Le souffle des images

L’une des caractéristiques essentielles des peintures de Barbara Dasnoy est la claire lisibilité des différents éléments qui les composent. L’avant et l’arrière des surfaces et des lignes, la séquence des plans visuels et des couches de peinture, tout cela peut être clairement identifié par un regard attentif.

Cela est dû au fait que l’artiste réalise toujours ses bandes horizontales et verticales en ascension, déterminant l'image avec une peinture fortement diluée qu’elle applique avec des pinceaux plats extra-larges. Même les couches monochromes appliquées sur de grandes surfaces que Barbara applique de temps à autre sont travaillées avec de la lasure semi-transparente. Il subsiste ainsi - et pas seulement dans les espaces quadrillés ou les fenêtres d’observation délimitées géométriquement que la peintre nomme 'cartouches', mais aussi à travers les fines couches de peinture – des états et des phases antérieurs de la structure de la toile. Ces derniers restent encore visibles, du moins en partie, et donc présents contribuant à l’effet d’ensemble que produit l'oeuvre. Ainsi, ces tableaux ne créent pas seulement un espace pictural propre et original, mais peuvent être vécus comme une sédimentation du temps. Ce terme est utilisé volontiers par l’artiste, expliquant ainsi sa façon de travailler en traits de pinceau qui s’accumulent côte à côte, ou se chevauchent.
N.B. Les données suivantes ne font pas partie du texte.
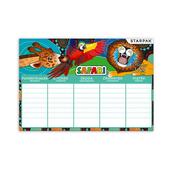 Plan lekcji Safari STARPAK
Cette sédimentation apparaît sur les trois collages plus petits et les six collages plus grands que Barbara présente sur le lieu d’exposition, la Ferme de Flagey, et en lien évident et naturel avec l'oeuvre et la vie de Gustave Courbet. Même si les moyens formels que Barbara Dasnoy utilise pour ses collages sont très différents de ceux qu'elle utilise dans sa peinture, ils sont comparables dans le recours aux couches temporelles. L’artiste a tenu à se rapprocher de Gustave Courbet, même si sa propre œuvre ne témoigne pas d'une continuité évidente avec l'oeuvre du maître d'Ornans: le lien ici, à Flagey, entre Barbara Dasnoy et Courbet ne découle pas d’une analyse de l'histoire de l'art, mais du fait que l'artiste feuillette avec le maître d'Ornans tout un album de souvenirs, de connaissances, de découvertes et d’associations subjectives pour établir une relation artistique et professionnelle entre eux à partir de montages signifiants. Le point de départ de ces collages sont d'une part six poèmes elliptiques (qui évoquent quelque peu les haïkus japonais) et trois textes de Jacques Montredon avec qui l’artiste entretient depuis longtemps des liens d’amitié, et d'autre part le tableau 'Le chêne de Flagey' peint par Courbet en 1864 et que le Musée Courbet à Ornans a acquis en 2012. Lorsqu’on songe que Courbet a exposé ce tableau sous le titre 'Le chêne de Vercingétorix', il apparaît clairement que cette évocation historique n'est autre qu'une métaphore de son attitude politique contestant le pouvoir absolu de Napoléon III. Dans ce tableau a priori réaliste de la nature, des couches temporelles et des significations hétérogènes se chevauchent les unes les autres. Ceci est à rapprocher de la présence dans les collages de Barbara Dasnoy des esquisses d’une pierre commémorative romaine, structure antique d’une mémoire du temps et des souvenirs.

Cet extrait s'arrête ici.